## TASK REQUIREMENTS
Can you print the data exactly and leave out each image?

## COLLECTED MATERIAL
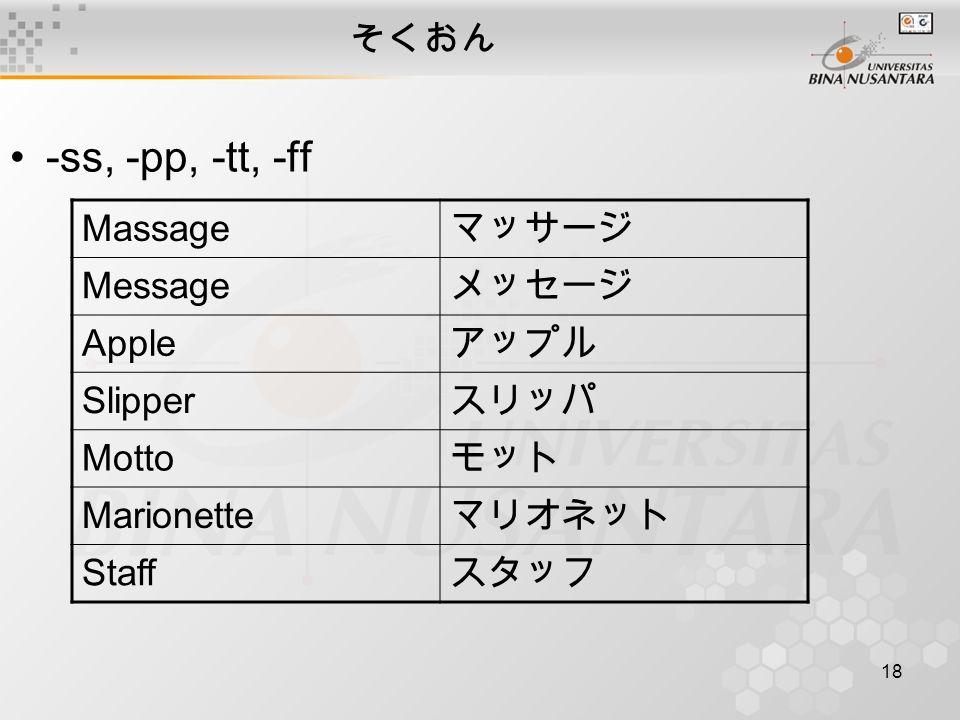 -ss, -pp, -tt, -ff そくおん Massage マッサージ Message メッセージ Apple アップル Slipper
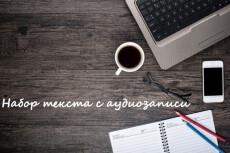 Набор текста с изображений 15 - kwork.ru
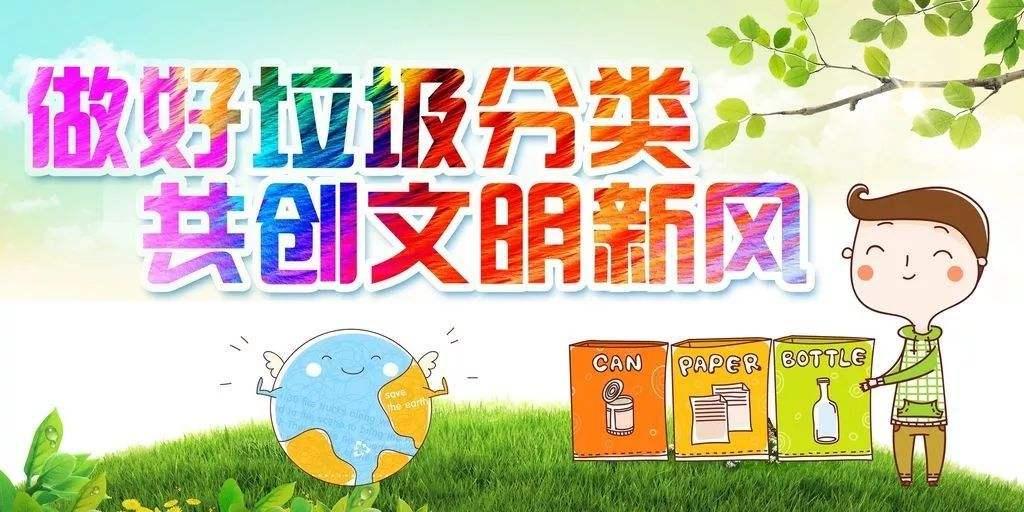 南宁市城市生活垃圾分类公益宣传作品开始征集,快来报名吧!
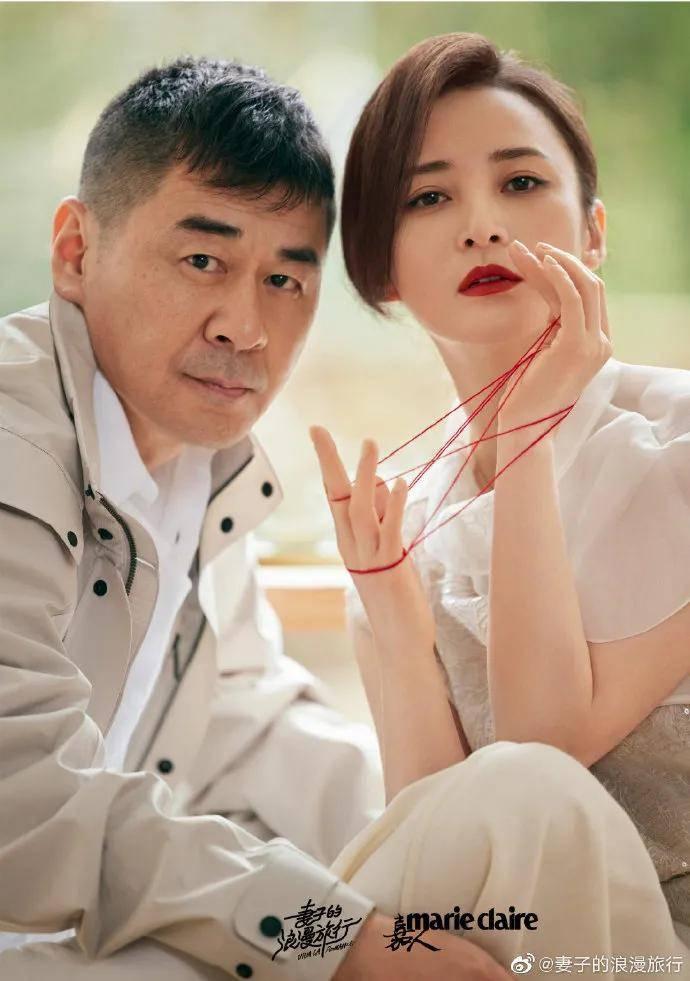 盛图登录夫妻观察治愈节目《妻子的浪漫旅行》第五季即将回归(图3)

## RESULT FOR THIS TASK
 -ss, -pp, -tt, -ff そくおん Massage マッサージ Message メッセージ Apple アップル Slipper
 Набор текста с изображений 15 - kwork.ru
 南宁市城市生活垃圾分类公益宣传作品开始征集,快来报名吧!
 盛图登录夫妻观察治愈节目《妻子的浪漫旅行》第五季即将回归(图3)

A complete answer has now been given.